God has delivered us. Regardless of the present state of his life, every child of God experiencing that grace of salvation has reason, compelling reason, constraining reason, to praise and thank the Lord.

Let the redeemed of the Lord say so, says the psalmist. There must be a full chorus. All of God’s people, out of the experience of salvation by grace, are called to praise and to thank the Lord. There are none who are excluded. There is no silent member in God’s chorus. There is no soloist (not just one who shouts forth in praise). You must not say, “Well, for me today it is only despair and I have nothing to thank God about.” You must not say that.

Let all the people of God say so. Say what? That God is to be praised and God is to be thanked. Perhaps death surrounds your family at this time of the holiday. Perhaps problems and burdens come upon you in your own personal life. Perhaps there are sins, grievous sins, against which you struggle. You say, “How shall I sing?” Child of God, walking in humility before God, confessing your sins, to you the song of praise and thanksgiving belongs. It belongs to you today as much as to one who leaps in joy because God’s way leads him in happiness. In the light of God’s goodness and saving wonder, all the people of God must unite in praise and thanksgiving to God our Father.

You, as a father or a mother, as a wife or a husband; you as a boy or girl, a child, an adult, a single or a married person; whether you have many children or are childless; whether you are old or young – do you know His goodness? Do you know His wonderful works to the children of men? Then praise is your duty! Your blessed and enjoyable task is to praise and thank the Lord, to thank Him for peace and rest in Christ Jesus, to thank Him for a spiritual city to dwell in, to thank Him that the bondage of sin has been broken and He has created in you new and holy desires, to thank Him for the knowledge of all He has done, to thank Him that He directs, by His sovereign will, each and every event in your life to lead to final glory, and to thank Him for the glorious salvation that is in Christ Jesus.

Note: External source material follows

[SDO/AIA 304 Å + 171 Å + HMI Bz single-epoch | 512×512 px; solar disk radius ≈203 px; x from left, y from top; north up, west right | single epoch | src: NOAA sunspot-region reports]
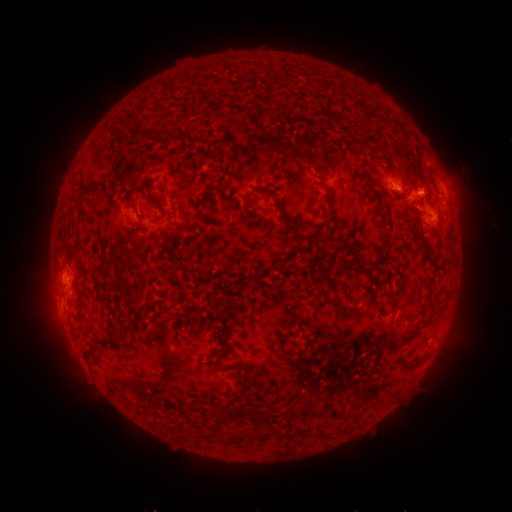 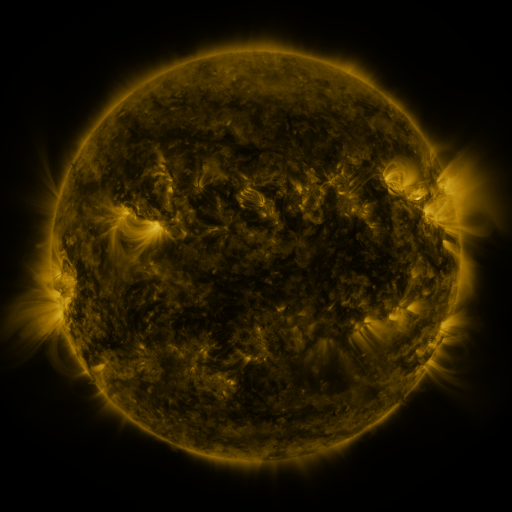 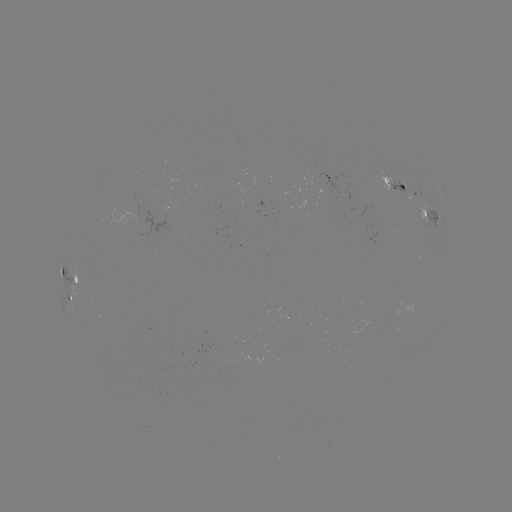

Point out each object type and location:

We must praise and thank Him. Do you? Is there in you this grace of God, a compelling desire to praise and thank the Lord? Oh, I know that our sin and our dullness does so much to muffle this. But is it there? Oh, I must praise and thank the Lord for His goodness and wonderful work, whatever the circumstances and conditions of my life. I must do so because of redemption. Then my heart, when I look upon that gracious redemption, cannot be silent. I must return and glorify God.

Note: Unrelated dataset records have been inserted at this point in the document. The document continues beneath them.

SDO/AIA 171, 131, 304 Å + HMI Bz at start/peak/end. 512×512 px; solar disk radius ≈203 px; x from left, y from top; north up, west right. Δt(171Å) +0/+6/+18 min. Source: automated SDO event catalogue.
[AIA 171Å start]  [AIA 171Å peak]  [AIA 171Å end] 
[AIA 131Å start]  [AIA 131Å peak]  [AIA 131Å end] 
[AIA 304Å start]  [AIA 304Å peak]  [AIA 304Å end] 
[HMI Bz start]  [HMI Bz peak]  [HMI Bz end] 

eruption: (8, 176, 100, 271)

Whoso is wise will observe these things. They shall understand the lovingkindness of the Lord. The angels understood it. The host of heaven understood it. Praise and thanksgiving is heard in God’s courts day and night. Why should we be excluded now? Why should not we who are the recipients of all of God’s goodness and wonderful works, why should we be silent? Must not we also join the chorus? Must we not also mingle our voices with those who sing the song of Moses and the Lamb?

Now thank we all our God!


Let us pray.

Father, we thank Thee for Thy word. Thou knowest, O Lord, that our hearts so often drag. Rather than praise we would murmur. Rather than thank we would complain. Lead us, O Lord, to see the lovingkindness in Christ Jesus our Lord, the wonderful works of our deliverance in order that we might be taught the song of praise and thanksgiving. Amen.